### TASKS AND EXERCISES:
1. Translate the sentence "Well the Christoffel symbol is not a tensor so I guess that might be part of it." from the tensor calculus thread into French.
2. In the tensor calculus thread, explain why the reply beginning "Well ok as you've written it" says it cannot judge the poster's derivation.

START TEXT

In the third step, I contracted the two Jacobians together and contracted the resulting delta with the derivative.

Answer 21

If what I did was correct, I will end up in the same situation as \(\nabla_k T^{i'}=J^{i'}_i\nabla_k T^{i}+T^iJ^{i'}_{ik}\) because \(\nabla_kJ^{i'}_i=J^{i'}_{ik}\).

Answer 22

Yeah I think I just realized what the problem is, I didn't remember that jacobian covariant derivative correctly but turns out all the same since even though it's not zero what you end up with is the extra terms.

So if you're ending up with the same situation but with a minus sign on that extra term cancel each other out.

It ends up being this pair here:
\[J_{ik}^{i'}J_{j'}^i + J_i^{i'}J_{j'k'}^iJ_k^{k'} = 0 \]
Which cancel out cause it just follows from differentiating this:
\[J_i^{i'}J_{j'}^i = \delta_j^i\]
Whoops lol, oh well effectively the same.

Answer 23

By hijacking the proof,
\[
\begin{align*}
\frac{\partial \vec{V}}{\partial Z^k}&=\nabla_kV^i\vec{Z_i}\\
&=\nabla_kV^i\vec{Z_{i'}}J^{i'}_i\\
&=\nabla_kV^iJ^{i'}_i\vec{Z_{i'}}
\end{align*}\]which suggest \(\nabla_kV^{i'}=J^{i'}_i\nabla_kV^i\). Then what is up with the extra \(J^{i'}_{ik}\)?

Answer 24

I dunno, I guess I should just sit down and work out the details from scratch haha, I think I'm making some mistake somewhere in my reasoning.

Answer 25

The problem I have is that \(\displaystyle \nabla_k J^{i'}_i=\frac{\partial J^{i'}_i}{\partial Z^k}+\Gamma^{i'}_{km'}J^{m'}_{i}-\Gamma^{m}_{ki}J^{i'}_{m}=\frac{\partial J^{i'}_i}{\partial Z^k}=J^{i'}_{jk}\) because second and third term cancels out. Needless to say this is BAD!

Answer 26

Well ok as you've written it, it's ambiguous since you haven't used parentheses to indicate what the covariant derivative is acting on so I can't tell ya.

Answer 27

\[
\begin{align*}
\frac{\partial \vec{V}}{\partial Z^k}&=\left(\nabla_kV^i\right)\vec{Z_i}\\
&=\left(\nabla_kV^i\right)\vec{Z_{i'}}J^{i'}_i\\
&=\left(J^{i'}_i\nabla_kV^i\right)\vec{Z_{i'}}
\end{align*}
\]

Answer 28

I think there are probably problems coming in when trying to use crossed indices on the Christoffel symbols, I think that's where the issue is.

Answer 29

Probably. But I don't see what is the problem of the crossed indices Christoffel either...

Answer 30

Algebraically it seemed to work except the answer is wrong...

Answer 31

Well the Christoffel symbol is not a tensor so I guess that might be part of it. Although it seemed pretty good using some of the things, I think the main problem was just throwing the thing on it like that I don't think that's quite right. I have some ideas for what might be right but I gotta work it out first.

END TEXT
START DATA EXTRACT

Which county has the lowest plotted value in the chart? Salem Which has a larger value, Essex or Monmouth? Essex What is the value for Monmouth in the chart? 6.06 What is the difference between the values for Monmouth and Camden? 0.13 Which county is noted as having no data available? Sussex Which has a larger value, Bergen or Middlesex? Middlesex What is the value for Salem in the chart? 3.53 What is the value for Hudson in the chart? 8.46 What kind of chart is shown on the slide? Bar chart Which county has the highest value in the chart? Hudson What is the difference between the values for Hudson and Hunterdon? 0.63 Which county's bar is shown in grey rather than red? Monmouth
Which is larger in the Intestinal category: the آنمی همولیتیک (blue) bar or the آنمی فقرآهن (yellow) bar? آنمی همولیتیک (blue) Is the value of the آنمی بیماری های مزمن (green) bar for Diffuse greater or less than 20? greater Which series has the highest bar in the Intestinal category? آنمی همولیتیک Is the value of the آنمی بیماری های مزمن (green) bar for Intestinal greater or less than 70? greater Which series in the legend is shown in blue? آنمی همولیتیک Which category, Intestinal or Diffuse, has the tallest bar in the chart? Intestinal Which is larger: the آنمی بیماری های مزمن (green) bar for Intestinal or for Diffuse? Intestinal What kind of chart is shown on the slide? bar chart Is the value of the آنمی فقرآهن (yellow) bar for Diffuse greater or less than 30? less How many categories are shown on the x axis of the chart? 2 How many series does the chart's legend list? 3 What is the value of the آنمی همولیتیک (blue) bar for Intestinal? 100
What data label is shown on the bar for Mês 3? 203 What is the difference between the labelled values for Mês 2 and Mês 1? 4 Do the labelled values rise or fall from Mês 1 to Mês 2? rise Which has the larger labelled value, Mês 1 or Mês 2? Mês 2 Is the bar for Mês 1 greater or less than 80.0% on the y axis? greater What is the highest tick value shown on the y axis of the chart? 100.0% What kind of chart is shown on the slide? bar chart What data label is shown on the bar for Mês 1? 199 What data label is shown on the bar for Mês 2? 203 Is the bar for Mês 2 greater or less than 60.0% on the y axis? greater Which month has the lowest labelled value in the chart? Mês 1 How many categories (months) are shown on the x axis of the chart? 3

END DATA EXTRACT

### ANSWERS FOR THIS EXERCISE:
1. Eh bien, le symbole de Christoffel n'est pas un tenseur, donc je suppose que c'est peut-être en partie la raison.

2. The derivation as written is ambiguous. It uses no parentheses to show what the covariant derivative is acting on, so the replier can't tell whether it is correct.